Viernes 15 Mayo 2026

Hechos 12

LECTURA DIARIA

HECHOS 12:1, 3-7, 12-16, 21-24

En aquel mismo tiempo el rey Herodes echó mano a algunos de la iglesia para maltratarles.

Y viendo que esto había agradado a los judíos, procedió a prender también a Pedro. Eran entonces los días de los panes sin levadura. Y habiéndole tomado preso, le puso en la cárcel, entregándole a cuatro grupos de cuatro soldados cada uno, para que le custodiasen; y se proponía sacarle al pueblo después de la pascua. Así que Pedro estaba custodiado en la cárcel; pero la iglesia hacía sin cesar oración a Dios por él. Y cuando Herodes le iba a sacar, aquella misma noche estaba Pedro durmiendo entre dos soldados, sujeto con dos cadenas, y los guardas delante de la puerta custodiaban la cárcel. Y he aquí que se presentó un ángel del Señor, y una luz resplandeció en la cárcel; y tocando a Pedro en el costado, le despertó, diciendo: Levántate pronto. Y las cadenas se le cayeron de las manos.

Y habiendo considerado esto, llegó a casa de María la madre de Juan, el que tenía por sobrenombre Marcos, donde muchos estaban reunidos orando. Cuando llamó Pedro a la puerta del patio, salió a escuchar una muchacha llamada Rode, la cual, cuando reconoció la voz de Pedro, de gozo no abrió la puerta, sino que corriendo adentro, dio la nueva de que Pedro estaba a la puerta. Y ellos le dijeron: Estás loca. Pero ella aseguraba que así era. Entonces ellos decían: ¡Es su ángel! Mas Pedro persistía en llamar; y cuando abrieron y le vieron, se quedaron atónitos.

Y un día señalado, Herodes, vestido de ropas reales, se sentó en el tribunal y les arengó. Y el pueblo aclamaba gritando: ¡Voz de Dios, y no de hombre! Al momento un ángel del Señor le hirió, por cuanto no dio la gloria a Dios; y expiró comido de gusanos. Pero la palabra del Señor crecía y se multiplicaba.

En Hechos 12 vemos el contraste entre el poder humano y la soberanía de nuestro Padre amado. Mientras Herodes Agripa I intenta detener la iglesia mediante persecución y control, la Palabra de Dios sigue avanzando. En el pensamiento oriental, encarcelar a alguien no era solo limitar físicamente; era intentar apagar su influencia y propósito. Pero el capítulo revela algo profundo: ningún sistema humano puede detener lo que Dios decidió dar vida.

Cuando Pedro está en prisión, la iglesia ora “sin cesar”. Esto muestra que la oración no era un acto religioso ocasional, sino dependencia constante. Y mientras Pedro duerme encadenado, ocurre algo muy impactante: hay paz en medio de la presión. Eso confronta muchísimo nuestra actualidad, porque muchas veces la ansiedad domina cuando sentimos incertidumbre; pero Pedro había aprendido que la seguridad verdadera no dependía de las circunstancias, sino de la fidelidad de Dios.

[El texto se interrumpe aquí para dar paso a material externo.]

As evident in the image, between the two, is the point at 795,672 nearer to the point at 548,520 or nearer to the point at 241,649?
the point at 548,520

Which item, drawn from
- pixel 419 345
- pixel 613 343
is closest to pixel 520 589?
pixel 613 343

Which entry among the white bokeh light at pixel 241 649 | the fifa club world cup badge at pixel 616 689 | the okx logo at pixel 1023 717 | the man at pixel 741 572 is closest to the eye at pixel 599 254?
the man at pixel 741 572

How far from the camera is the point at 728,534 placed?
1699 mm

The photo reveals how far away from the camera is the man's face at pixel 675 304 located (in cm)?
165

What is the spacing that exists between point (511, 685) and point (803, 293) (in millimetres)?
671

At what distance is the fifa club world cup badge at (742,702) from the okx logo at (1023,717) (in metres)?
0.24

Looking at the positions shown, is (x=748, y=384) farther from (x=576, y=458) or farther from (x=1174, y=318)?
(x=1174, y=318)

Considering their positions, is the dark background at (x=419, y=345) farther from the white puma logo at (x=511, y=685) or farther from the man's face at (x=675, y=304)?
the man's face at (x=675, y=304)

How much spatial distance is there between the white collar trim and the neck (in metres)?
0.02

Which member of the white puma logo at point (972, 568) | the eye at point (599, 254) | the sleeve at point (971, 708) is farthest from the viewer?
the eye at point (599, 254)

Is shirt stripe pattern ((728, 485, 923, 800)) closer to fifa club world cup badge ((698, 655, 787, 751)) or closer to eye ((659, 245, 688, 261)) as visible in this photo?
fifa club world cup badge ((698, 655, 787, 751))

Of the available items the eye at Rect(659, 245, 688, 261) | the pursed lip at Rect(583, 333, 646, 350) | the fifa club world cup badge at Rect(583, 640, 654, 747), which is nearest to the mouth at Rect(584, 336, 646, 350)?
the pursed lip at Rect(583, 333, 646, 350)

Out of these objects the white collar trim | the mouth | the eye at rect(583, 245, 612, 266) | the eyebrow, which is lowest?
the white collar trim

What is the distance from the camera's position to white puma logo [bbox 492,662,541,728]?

También es profundo que, cuando Pedro llega libre a la casa, muchos no podían creerlo aun después de haber orado. Esto revela una realidad humana: a veces el corazón pide algo a Dios, pero todavía lucha para creer plenamente que Él puede hacerlo. Aun así, nuestro Padre amado sigue obrando con misericordia.

Luego aparece Herodes recibiendo gloria para sí mismo y muriendo repentinamente. En la mentalidad hebrea esto revela que todo orgullo humano que intenta ocupar el lugar de Dios termina siendo vacío y frágil. Mientras el poder humano busca exaltarse, el Reino de Dios sigue creciendo desde humildad y verdad.

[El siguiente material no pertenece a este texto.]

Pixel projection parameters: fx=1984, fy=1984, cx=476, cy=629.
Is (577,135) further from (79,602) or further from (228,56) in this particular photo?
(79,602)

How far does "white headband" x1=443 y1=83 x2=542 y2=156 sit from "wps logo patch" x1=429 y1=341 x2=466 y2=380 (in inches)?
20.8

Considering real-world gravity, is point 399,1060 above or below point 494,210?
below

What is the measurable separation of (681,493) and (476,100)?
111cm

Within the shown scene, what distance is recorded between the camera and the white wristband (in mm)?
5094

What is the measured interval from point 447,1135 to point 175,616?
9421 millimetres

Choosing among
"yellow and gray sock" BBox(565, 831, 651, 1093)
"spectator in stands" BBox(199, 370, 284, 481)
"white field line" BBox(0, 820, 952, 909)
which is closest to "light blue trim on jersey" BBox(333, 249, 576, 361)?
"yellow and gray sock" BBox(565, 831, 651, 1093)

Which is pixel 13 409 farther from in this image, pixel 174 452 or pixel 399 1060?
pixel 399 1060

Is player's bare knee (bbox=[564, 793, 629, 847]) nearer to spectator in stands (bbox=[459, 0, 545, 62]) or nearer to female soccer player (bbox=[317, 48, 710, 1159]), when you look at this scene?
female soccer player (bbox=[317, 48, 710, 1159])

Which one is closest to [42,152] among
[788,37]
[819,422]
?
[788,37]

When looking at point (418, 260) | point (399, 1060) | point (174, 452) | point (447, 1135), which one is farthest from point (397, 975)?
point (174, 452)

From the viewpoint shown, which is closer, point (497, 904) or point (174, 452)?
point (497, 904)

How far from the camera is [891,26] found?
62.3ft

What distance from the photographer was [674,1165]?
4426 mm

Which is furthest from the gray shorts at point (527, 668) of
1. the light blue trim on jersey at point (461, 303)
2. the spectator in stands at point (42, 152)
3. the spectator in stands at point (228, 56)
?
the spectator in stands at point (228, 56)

Velar es mantener el corazón conectado a Dios aun en momentos de presión.

Estar firmes es aprender a descansar en la fidelidad de nuestro Padre amado y no en el control humano.

Esforzarse en amor es sostener a otros en oración y permanecer unidos como familia espiritual.

La ansiedad puede encadenar la mente, pero la confianza en Dios trae estabilidad interior.

El orgullo humano siempre será frágil; solo lo que nace de Dios permanece.


Nuestro Padre amado sigue siendo mayor que cualquier cadena, sistema o temor humano. Y cuando una vida aprende a permanecer vigilante, firme y esforzada en amor, descubre que la verdadera libertad no comienza afuera, sino en un corazón que descansa plenamente en Cristo Jesús.